Tenure (in years) (Fixed) Rate of Interest Outstanding Balance Principle (each year) Interest (Each Year) Total Payment (each year)
10,00,000 (loan amount)
1 10% 969,683 30,317 98,635 128952
2 10% 936,191 33,492 95,461 128953
3 10% 899,192 36,999 91,954 128953
4 10% 88,080 40,873 88,080 128953
5 10% 813,166 45,153 83,800 128953
6 10% 763,285 49,881 79,072 128953
7 10% 708,181 55,104 73,848 128952
8 10% 647,306 60,874 68,078 128952
9 10% 580,058 67,249 61,704 128953
10 10% 505,767 74,291 54,662 128953
11 10% 423,697 82,070 46,883 128953
12 10% 333,033 90,664 38,289 128953
13 10% 232,876 100,157 28,795 128952
14 10% 122,231 110,645 18,308 128953
15 10% 0 122,231 6,722 128953
Total 10,00,000 9,34,291 19,34,291

Amortisation Chart for Floating Rate of Interest:

Tenure (in years) (Floating) Rate of Interest Outstanding Balance Principle (each year) Interest (Each Year) Total Payment (each year)
10,00,000 (loan amount)
1 9% 966,947 33,053   88,659 1,21,712
2 9% 930,793 36,154 85,558 1,21,712
3 9% 891,247 39,546 82,166 1,21,712
4 10.5% 852,056 39,191 91,730 1,30,921
5 10% 807,232 44,824 83,188 1,28,012
6 9.5% 756,399 50,833 74,511 1,25,344
7 9.5% 700,521 55,878 69,466 1,25,344
8 10% 640,305 60,216 67,342 1,27,558
9 11% 575,997 64,308 67,255 1,31,563
10 9% 500,168 75,829 48,762 1,24,591
11 9% 417,225 82,943 41,649 1,24,592
12 9.5% 327,226 89,999 35,785 1,25,784
13 9.5% 228,294 98,932 26,852 1,25,784
14 9% 119,261 109,033 16,122 1,25,155
15 9% 0 119,261 5,894 1,25,155
Total 10,00,000 8,84,939 18,84,939

When you compare both the charts, two things stand out:

-The EMI remains constant, year to year, with the fixed rate of interest

-The total amount paid towards the loan is lower with the floating rate of interest.
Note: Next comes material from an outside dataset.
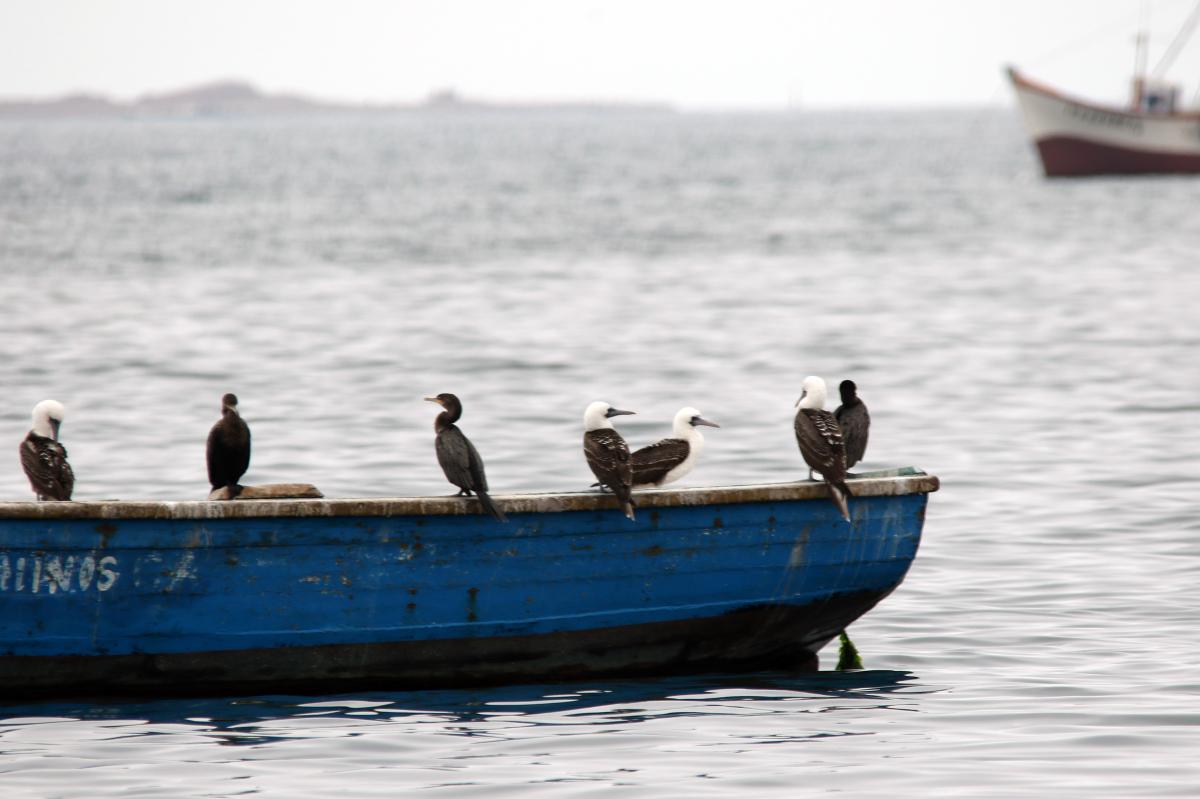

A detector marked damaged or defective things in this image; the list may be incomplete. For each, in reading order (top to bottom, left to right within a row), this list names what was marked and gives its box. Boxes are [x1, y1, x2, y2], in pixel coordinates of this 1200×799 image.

peeling paint on hull [0, 470, 936, 695]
Thus, while the EMI for floating interest rate varies significantly each year, you do pay lesser amount towards your loan. But with a fixed rate of interest, you can predict your EMI and manage your monthly finances better. In conclusion, it is advised to carefully assess all the factors before you decide upon a particular type of interest rate.